═════ PAGE EXTRACT
Canadian Government Railways was the legal name used between 1915-1918 for all federal government-owned railways in Canada.

The principal component companies were the Intercolonial Railway of Canada (IRC), the National Transcontinental Railway (NTR), the Prince Edward Island Railway (PEIR), and the Hudson Bay Railway (HBR). There were also several minor branch railways in the province of New Brunswick that were acquired by CGR during this time.

The deepening financial crisis in Canada's railway industry toward the end of the First World War saw the majority of major railways across the country nationalized by the federal government. The CGR played a vital role in Canada's wartime effort, moving vast numbers of troops and supplies. A notable role was the relief and reconstruction in Halifax after the 1917 Halifax Explosion and one CGR employee, Vince Coleman became a celebrated hero in the explosion.

The first system to be taken over was the bankrupt Canadian Northern Railway (CNoR) on September 6, 1918, whereby the government-appointed Board of Management for CNoR was instructed to take responsibility for all CGR operations as well. Later that year, the federal government created the Canadian National Railways (CNR) as a means to simplify the funding and administration of the nationalized railway system, which was formally brought about by an order issued on December 20, 1918, by the Privy Council.
══════════
═════ ENTRIES PROVIDED
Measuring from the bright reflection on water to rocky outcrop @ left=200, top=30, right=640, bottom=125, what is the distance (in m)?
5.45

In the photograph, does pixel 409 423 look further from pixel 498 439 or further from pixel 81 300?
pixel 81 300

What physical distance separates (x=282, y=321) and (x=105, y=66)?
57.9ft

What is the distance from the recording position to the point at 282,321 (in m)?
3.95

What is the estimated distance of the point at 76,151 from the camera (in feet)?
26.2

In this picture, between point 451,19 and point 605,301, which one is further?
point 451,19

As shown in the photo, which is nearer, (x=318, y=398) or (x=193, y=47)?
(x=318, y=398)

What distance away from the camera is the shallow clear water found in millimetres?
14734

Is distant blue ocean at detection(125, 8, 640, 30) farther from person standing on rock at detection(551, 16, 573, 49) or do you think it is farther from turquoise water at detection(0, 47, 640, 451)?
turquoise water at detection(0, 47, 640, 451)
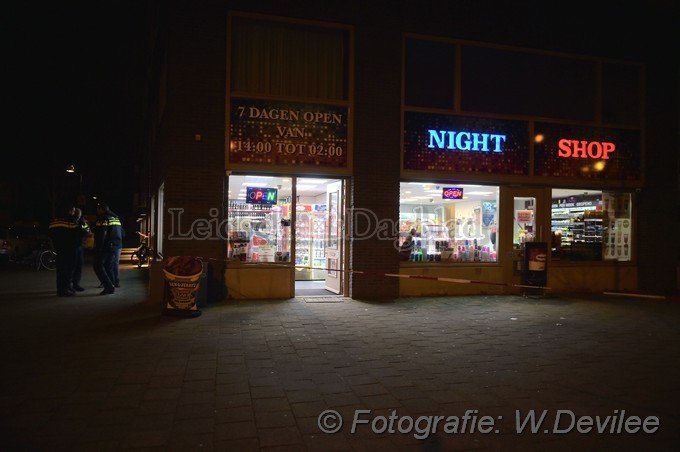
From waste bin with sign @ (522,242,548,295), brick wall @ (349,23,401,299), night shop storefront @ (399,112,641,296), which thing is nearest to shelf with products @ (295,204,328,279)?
brick wall @ (349,23,401,299)

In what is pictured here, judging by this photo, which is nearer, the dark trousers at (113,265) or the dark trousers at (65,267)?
the dark trousers at (65,267)

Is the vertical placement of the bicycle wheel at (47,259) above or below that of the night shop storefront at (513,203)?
below

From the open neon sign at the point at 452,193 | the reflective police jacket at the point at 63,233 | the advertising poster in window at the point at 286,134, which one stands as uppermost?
the advertising poster in window at the point at 286,134

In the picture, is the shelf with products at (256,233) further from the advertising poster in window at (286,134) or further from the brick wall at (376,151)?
the brick wall at (376,151)

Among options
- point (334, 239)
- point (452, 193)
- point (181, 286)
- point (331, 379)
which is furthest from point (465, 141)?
point (331, 379)

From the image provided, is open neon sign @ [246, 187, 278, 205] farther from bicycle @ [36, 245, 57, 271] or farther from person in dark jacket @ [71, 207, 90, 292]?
bicycle @ [36, 245, 57, 271]

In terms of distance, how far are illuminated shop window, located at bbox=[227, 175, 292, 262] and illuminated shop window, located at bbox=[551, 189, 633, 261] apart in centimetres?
670

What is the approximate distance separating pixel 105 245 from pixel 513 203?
9655 mm

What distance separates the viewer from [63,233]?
35.5 feet

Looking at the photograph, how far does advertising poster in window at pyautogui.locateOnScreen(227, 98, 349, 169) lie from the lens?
1014cm

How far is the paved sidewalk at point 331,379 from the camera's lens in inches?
155

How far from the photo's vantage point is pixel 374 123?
35.6ft

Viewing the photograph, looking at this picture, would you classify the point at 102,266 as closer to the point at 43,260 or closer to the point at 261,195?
the point at 261,195

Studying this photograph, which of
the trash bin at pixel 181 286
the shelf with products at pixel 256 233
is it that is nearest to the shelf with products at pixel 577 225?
the shelf with products at pixel 256 233
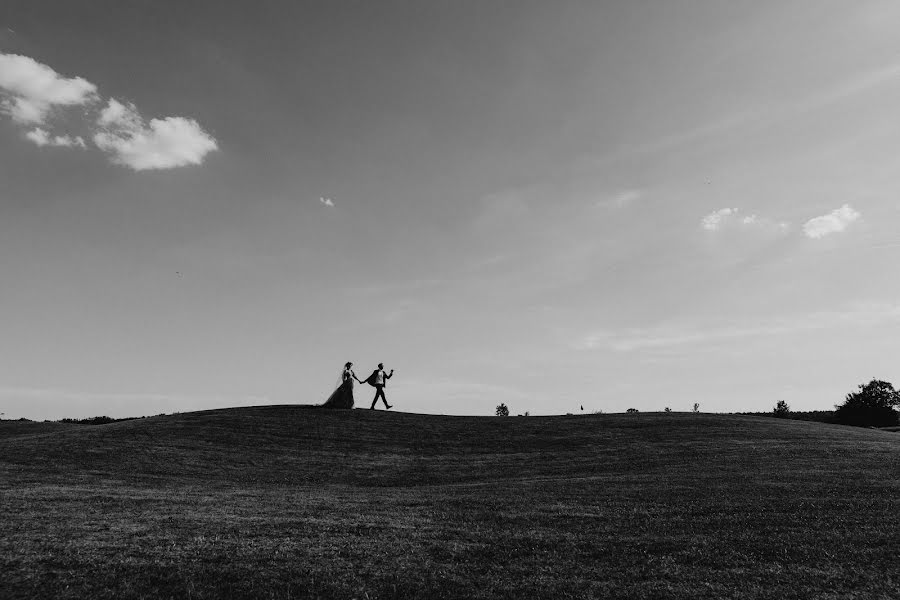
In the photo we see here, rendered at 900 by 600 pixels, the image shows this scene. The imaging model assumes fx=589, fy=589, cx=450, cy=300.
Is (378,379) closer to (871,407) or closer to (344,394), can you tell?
(344,394)

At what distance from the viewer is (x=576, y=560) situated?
1408cm

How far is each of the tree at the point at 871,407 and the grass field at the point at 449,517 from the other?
90.3ft

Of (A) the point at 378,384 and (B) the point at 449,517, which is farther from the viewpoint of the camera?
(A) the point at 378,384

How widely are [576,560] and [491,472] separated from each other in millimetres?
16200

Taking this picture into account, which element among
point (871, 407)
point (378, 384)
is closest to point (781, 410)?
point (871, 407)

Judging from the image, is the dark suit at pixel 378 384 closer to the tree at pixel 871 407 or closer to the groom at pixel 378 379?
the groom at pixel 378 379

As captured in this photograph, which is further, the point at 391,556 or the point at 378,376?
the point at 378,376

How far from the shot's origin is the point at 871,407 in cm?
6141

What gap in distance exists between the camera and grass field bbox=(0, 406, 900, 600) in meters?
12.5

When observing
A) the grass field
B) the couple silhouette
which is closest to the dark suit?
the couple silhouette

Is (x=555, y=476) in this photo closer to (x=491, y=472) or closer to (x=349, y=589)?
(x=491, y=472)

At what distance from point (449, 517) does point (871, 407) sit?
61.5 m

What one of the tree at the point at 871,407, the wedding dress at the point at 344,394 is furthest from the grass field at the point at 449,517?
the tree at the point at 871,407

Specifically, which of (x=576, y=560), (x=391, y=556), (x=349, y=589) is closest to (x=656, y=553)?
(x=576, y=560)
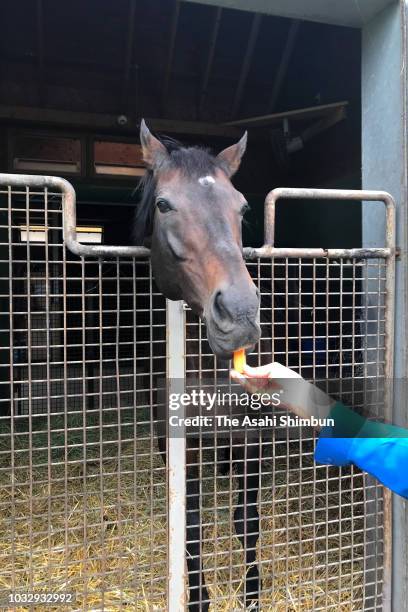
══════════
§ WHAT TO WORK ON:
A - Could you extract the part of the Canadian Government Railways text that opens with the words containing "The principal component" and closes with "in the explosion.", copying it word for word?
B - How would you render this sentence from the Canadian Government Railways text in Spanish: "The CGR played a vital role in Canada's wartime effort, moving vast numbers of troops and supplies."

§ SOLUTIONS TO THE EXERCISE:
A -
The principal component companies were the Intercolonial Railway of Canada (IRC), the National Transcontinental Railway (NTR), the Prince Edward Island Railway (PEIR), and the Hudson Bay Railway (HBR). There were also several minor branch railways in the province of New Brunswick that were acquired by CGR during this time.

The deepening financial crisis in Canada's railway industry toward the end of the First World War saw the majority of major railways across the country nationalized by the federal government. The CGR played a vital role in Canada's wartime effort, moving vast numbers of troops and supplies. A notable role was the relief and reconstruction in Halifax after the 1917 Halifax Explosion and one CGR employee, Vince Coleman became a celebrated hero in the explosion.

B - El CGR desempeñó un papel vital en el esfuerzo bélico de Canadá, transportando enormes cantidades de tropas y suministros.